Short web captions:

________________________________________

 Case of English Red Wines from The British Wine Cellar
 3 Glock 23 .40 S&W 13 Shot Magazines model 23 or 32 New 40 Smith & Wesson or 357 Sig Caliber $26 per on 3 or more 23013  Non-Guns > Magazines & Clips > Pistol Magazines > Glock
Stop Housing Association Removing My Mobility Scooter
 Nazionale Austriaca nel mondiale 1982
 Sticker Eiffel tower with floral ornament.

________________________________________

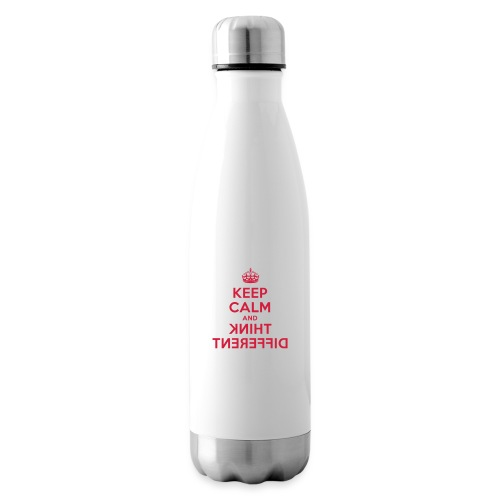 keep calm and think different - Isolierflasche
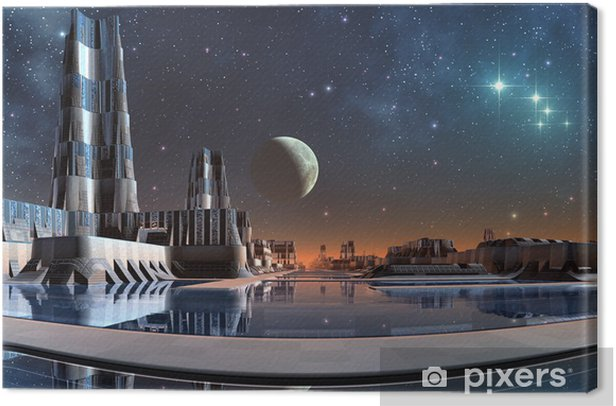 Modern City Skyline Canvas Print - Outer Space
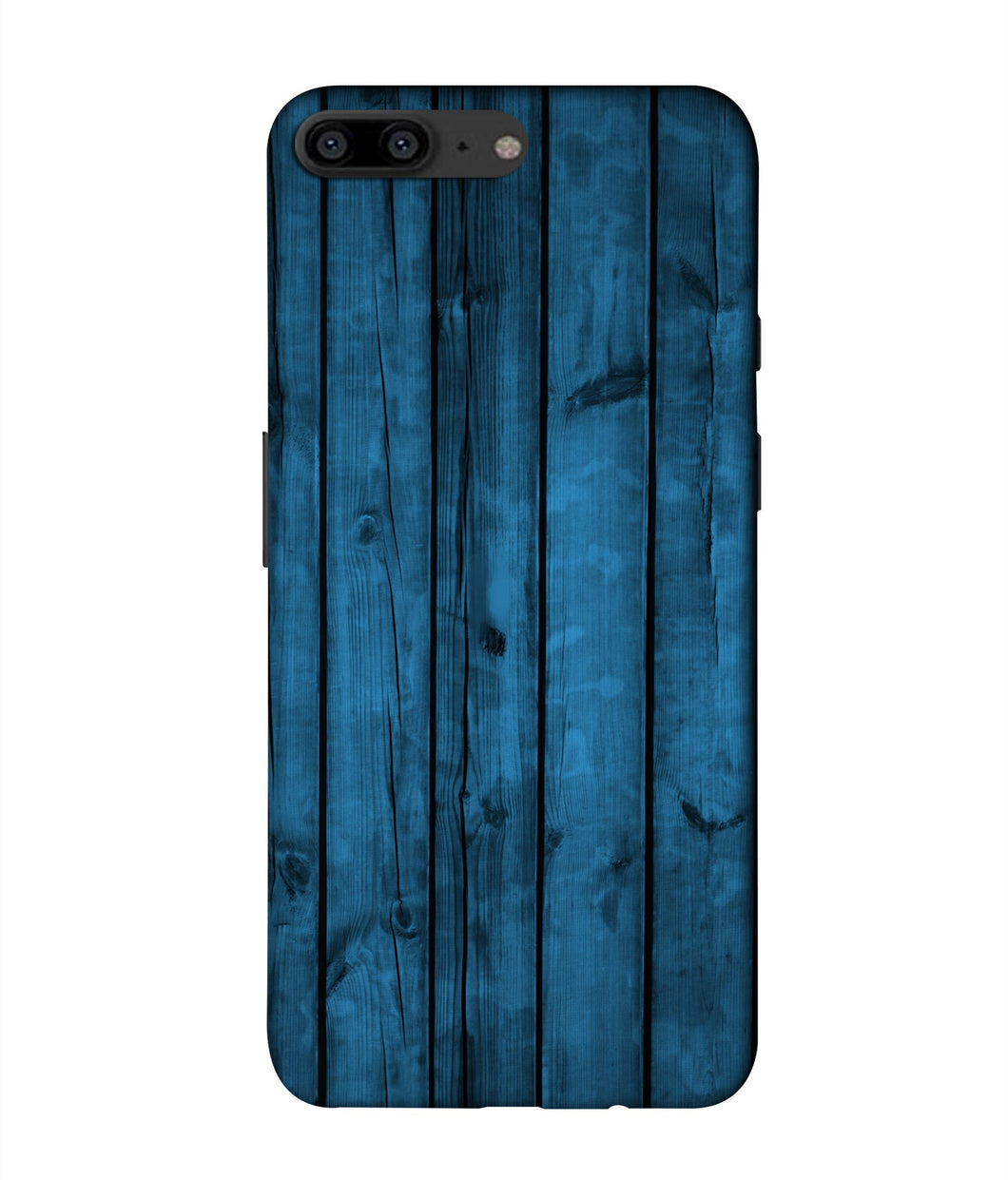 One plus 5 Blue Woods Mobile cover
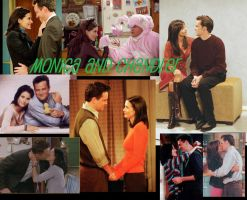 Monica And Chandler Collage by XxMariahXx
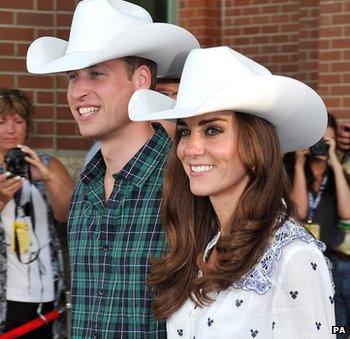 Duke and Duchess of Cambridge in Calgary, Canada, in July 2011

________________________________________

- Aim of the exercise: Keeping every character as it is, restate the lines above that run from the line with "3 Glock 23 .40" through the line with "Sticker Eiffel tower with floral ornament.", both included, and nothing else.

- Result of the task:
 3 Glock 23 .40 S&W 13 Shot Magazines model 23 or 32 New 40 Smith & Wesson or 357 Sig Caliber $26 per on 3 or more 23013  Non-Guns > Magazines & Clips > Pistol Magazines > Glock
Stop Housing Association Removing My Mobility Scooter
 Nazionale Austriaca nel mondiale 1982
 Sticker Eiffel tower with floral ornament.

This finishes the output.